Here is the exact set of commands (in order - including the same as in the previous message just to clarify things a little bit):
qiime tools import --type EMPPairedEndSequences --input-path /project/reads/ --output-path emp-paired-end-sequences.qza

qiime demux emp-paired --i-seqs emp-paired-end-sequences.qza --m-barcodes-file Ch1_Short_Metadata.txt --m-barcodes-column BarcodeSequence --o-per-sample-sequences demux_short.qza

qiime dada2 denoise-paired --i-demultiplexed-seqs demux_short.qza --p-trim-left-f 0 --p-trunc-len-f 240 --p-trim-left-r 0 --p-trunc-len-r 240 --p-chimera-method consensus --o-representative-sequences rep-seqs-short.qza --o-table table-short.qza --p-n-threads 16 --o-denoising-stats denoising-stats-dada2-short.qza

qiime feature-table summarize --i-table table-short.qza --o-visualization table-short.qzv --m-sample-metadata-file Ch1_Short_Metadata.txt

qiime feature-classifier classify-sklearn --i-classifier /project/Qiime/silva-132-99-nb-classifier.qza --i-reads rep-seqs-short.qza --o-classification taxonomy.short.silva.qza

qiime tools export taxonomy.short.silva.qza --output-dir short_feature_taxonomy_out

qiime feature-table tabulate-seqs --i-data rep-seqs-short.qza --o-visualization rep-seqs-short.qzv

qiime tools export rep-seqs-short.qzv --output-dir short_tabulate_output

So the features can be found in these files: table-short.qzv and the taxonomy file produced by exporting this file taxonomy.short.silva.qza. They cannot be found in rep-seqs-short.qzv or the .fasta file produced by exporting the rep-seqs-short.qzv file.

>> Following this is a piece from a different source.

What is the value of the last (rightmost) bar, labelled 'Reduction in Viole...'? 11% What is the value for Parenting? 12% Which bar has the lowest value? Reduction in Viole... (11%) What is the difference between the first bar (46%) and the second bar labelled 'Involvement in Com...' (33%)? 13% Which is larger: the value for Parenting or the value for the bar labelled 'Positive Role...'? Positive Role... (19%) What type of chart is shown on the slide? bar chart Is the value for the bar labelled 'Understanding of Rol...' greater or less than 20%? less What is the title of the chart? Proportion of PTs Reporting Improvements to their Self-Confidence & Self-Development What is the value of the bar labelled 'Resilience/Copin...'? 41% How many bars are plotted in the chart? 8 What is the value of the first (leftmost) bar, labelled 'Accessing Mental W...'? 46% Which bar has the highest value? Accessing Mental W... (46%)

I hope this clarifies the questions/issue a little bit.

@reige012, at this step it looks like you're exporting a .qzv file:

You should export the rep-seqs-short.qza file instead. Was that a typo in the commands that you shared? If not, could you see if the issue persists if you export rep-seqs-short.qza? If you're still experiencing issues it would be helpful to have your table-short.qza and rep-seqs-short.qza files. Would you be willing to share those so we can try to reproduce the issue you're having?

Hi @gregcaporaso, thanks for following up on this. That wasn't a typo, but I did try exporting just the .qza file instead and I have the same issue. Those few (that I know of) features aren't there, but the others are.

In any case, I've attached the .qza version of both the table and the req-seqs files. Let me know if anything comes up.

Also, in case its helpful. These are the features IDs (that I know of) that are in the table, but not in the rep-seqs: 3491c41b3491b3a9cb78ab9370a70b06, d9a6faa3f2e71a181f364609ae60b60b, c0e9d22af9f7d8131093bce9b3567f04, 1533c97d77541e59164429fba8edc02c, 8e44d6063b90610ef91a03a7bd761804, d256fed1263c92137e17d9dfa86d4d9e.

Thanks so much!
rep-seqs-short.qza (1.6 MB)
table-short.qza (546.4 KB)

Hi @reige012,
From looking at the data provenance I can see that the feature table and sequences that you shared were generated from two different runs of qiime dada2 denoise-paired. In the following two diagrams, look at the execution uuid toward the top right. You can also see that different truncation parameters were used in the two different runs.

An execution uuid (universally unique identifier) is assigned every time you run a command (in this case qiime dada2 denoise-paired), so you can compare those across provenance graphs to confirm that two results were generated from the same run of a command. In this case the uuids differ, so I know that they weren't.

If you're not familiar with viewing QIIME 2 data provenance, you can see the graphs I shared above by loading a .qza or .qzv at QIIME 2 View and then clicking the provenance tab toward the top right of the page. You can load different files there to identify which sequence data was generated from that run of DADA2, and then you should have all of the relevant feature ids.

Let me know if you have other questions. Good luck!

This topic was automatically closed 31 days after the last reply. New replies are no longer allowed.